On one occasion a surrendering North Korean teenager gave King his identification papers. The papers belonged to Joon Young Lee of a machinegun company of the 2nd Regiment of the 32nd Division. He had been drafted into the Army in 1950 from his home city of Inchon.

During earlier patrols King had helped bring in groups of Chinese soldiers who were tired of the war. One time his patrol had found 23 enemy soldiers in a farmhouse and another 17 more in a cave. King thought that the U.N. surrender leaflets dropped each day at nightfall was having an effect. While on these patrols, he picked up about 100 of the leaflets and sent them home.

By July, the Marines were testing the enemy lines, sending out patrols to draw fire. King called these suicide missions. They followed the same pathway at the same time every day. They got the same results – enemy fire. By this time King was carrying the Browning Automatic Rifle (BAR) and had three men carrying extra ammo for him.

The Marines now settled into kind of a routine while the peace talks were being debated. Sometimes an American unit would fire rockets from King’s area or set up searchlights and that always led to Chinese artillery retaliation. The Chinese regularly bombarded the Marines each day from 6:15 to 6:30 a.m., 1:10 to 1:20 p.m. and 6:40 to 7:00 p.m. After a while the men knew when it was safe to walk around the area, but every now and then the Chinese would be a little early or a little late and that caused problems. One time King was forced to dive for a trench because some Chinese officer had not set his alarm clock. He almost broke his shoulder.

PROBLEMS TO SOLVE:
**a.** In the passage about King in Korea, during which three time windows did the Chinese shell the Marines each day?
**b.** Please write what follows in the passage about King in Korea, picking up after its final sentence.

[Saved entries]
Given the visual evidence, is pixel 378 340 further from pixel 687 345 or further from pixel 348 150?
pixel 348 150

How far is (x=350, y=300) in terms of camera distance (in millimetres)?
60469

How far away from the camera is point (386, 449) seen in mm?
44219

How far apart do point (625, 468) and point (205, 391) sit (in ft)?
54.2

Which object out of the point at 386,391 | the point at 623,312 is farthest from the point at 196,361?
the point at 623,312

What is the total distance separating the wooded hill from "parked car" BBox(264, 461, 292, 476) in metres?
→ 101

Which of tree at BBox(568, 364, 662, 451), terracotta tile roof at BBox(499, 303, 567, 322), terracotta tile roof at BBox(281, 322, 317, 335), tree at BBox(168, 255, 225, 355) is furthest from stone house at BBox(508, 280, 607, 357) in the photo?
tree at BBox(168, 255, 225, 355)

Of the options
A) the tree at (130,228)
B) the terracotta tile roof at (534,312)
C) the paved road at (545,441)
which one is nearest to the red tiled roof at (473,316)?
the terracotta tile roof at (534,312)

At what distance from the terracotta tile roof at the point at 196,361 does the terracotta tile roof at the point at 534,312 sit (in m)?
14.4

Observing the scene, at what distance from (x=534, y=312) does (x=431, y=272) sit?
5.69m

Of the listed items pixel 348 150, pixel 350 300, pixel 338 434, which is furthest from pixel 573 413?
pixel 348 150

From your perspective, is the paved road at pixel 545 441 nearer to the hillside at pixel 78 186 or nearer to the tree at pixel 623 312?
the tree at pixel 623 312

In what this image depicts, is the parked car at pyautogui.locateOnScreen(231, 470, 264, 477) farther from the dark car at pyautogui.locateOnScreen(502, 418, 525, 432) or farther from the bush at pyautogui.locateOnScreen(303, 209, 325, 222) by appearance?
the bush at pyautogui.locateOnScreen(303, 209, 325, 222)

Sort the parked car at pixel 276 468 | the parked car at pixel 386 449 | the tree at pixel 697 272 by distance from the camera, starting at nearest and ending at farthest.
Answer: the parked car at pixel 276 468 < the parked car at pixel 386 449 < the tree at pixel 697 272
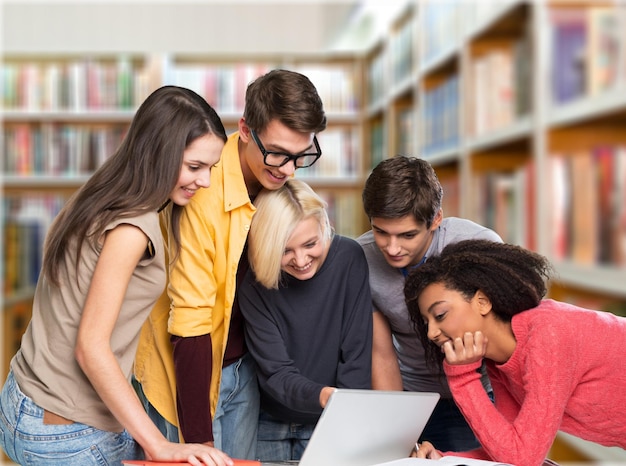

TASK RESPONSES:
**a.** From 6:15 to 6:30 a.m., 1:10 to 1:20 p.m., and 6:40 to 7:00 p.m.

**b.**
The Marine Regiment was relieved by the U.S. Army Second Division on 11 July. They returned to Hongchon just in time for the seasonal rains. Everything was wet and there was mud everywhere. King was looking for some high ground and he found a Sergeant Major from his home town and managed to get transferred to Weapons Company as part of an 81mm mortar team. He now had a tent and a cot and was promoted to Corporal.

On 4 September the unit was sent back to the Inge front to relieve the 7th Marines. King says:

In just one day they had been decimated. The survivors were dirty, tired, and had that “Thousand yard look.” We set up the mortars at the base of a hill and dug in as best we could. After two hours of digging my foxhole, I crawled into it and pulled a piece of supply parachute over me. No sooner had I stretched out than the word came down to move out. As we moved up the peak I could hear the shells going by. The Chinese had blasted our former position.

King finally dug in at the top of the hill and the rest of the night members of the 7th Marines passed by his position heading south. He called them “the walking wounded.”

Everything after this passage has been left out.